(Data lines)
■ ■ ■

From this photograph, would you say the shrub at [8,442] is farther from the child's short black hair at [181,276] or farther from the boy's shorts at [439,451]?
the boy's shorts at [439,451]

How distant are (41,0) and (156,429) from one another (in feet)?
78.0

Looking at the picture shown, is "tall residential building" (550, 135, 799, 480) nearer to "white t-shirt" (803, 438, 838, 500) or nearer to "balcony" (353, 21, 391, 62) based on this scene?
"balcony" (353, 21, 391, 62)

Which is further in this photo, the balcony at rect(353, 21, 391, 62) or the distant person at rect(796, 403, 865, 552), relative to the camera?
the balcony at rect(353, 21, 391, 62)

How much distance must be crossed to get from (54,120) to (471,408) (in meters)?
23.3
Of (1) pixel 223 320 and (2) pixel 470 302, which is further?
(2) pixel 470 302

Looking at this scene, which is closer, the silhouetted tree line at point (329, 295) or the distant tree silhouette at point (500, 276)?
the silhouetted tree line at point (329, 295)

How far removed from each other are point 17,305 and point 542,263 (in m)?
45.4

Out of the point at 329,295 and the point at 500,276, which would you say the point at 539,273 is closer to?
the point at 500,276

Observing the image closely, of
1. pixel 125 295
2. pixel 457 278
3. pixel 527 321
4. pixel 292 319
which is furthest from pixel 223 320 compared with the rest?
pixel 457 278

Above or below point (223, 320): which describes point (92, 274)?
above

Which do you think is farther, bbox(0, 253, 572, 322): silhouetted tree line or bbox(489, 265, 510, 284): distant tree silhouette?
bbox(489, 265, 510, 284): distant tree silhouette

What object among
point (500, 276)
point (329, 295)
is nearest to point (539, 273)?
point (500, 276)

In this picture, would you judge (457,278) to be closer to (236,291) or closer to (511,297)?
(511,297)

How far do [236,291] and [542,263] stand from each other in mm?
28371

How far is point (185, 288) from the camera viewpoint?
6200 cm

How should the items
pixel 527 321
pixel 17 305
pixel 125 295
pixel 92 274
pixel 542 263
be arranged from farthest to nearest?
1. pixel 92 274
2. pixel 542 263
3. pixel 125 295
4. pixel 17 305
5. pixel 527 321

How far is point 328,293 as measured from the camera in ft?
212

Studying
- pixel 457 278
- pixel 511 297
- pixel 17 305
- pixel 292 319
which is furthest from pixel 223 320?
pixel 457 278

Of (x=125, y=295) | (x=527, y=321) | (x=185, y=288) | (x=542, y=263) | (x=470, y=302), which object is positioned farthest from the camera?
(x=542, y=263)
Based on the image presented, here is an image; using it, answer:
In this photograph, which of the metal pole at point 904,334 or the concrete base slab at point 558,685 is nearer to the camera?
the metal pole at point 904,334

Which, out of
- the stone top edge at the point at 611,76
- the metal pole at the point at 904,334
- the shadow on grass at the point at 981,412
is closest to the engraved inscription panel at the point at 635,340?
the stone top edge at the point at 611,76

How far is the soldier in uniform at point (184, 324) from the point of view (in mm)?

■ ■ ■

#### Direction
Show each line of the listing above that contains the string "closer". Letter case matters.

#### Exercise output
Looking at this scene, which is closer, the silhouetted tree line at point (329, 295) or the distant tree silhouette at point (500, 276)?
Out of the point at 329,295 and the point at 500,276, which would you say the point at 539,273 is closer to?
In this picture, would you judge (457,278) to be closer to (236,291) or closer to (511,297)?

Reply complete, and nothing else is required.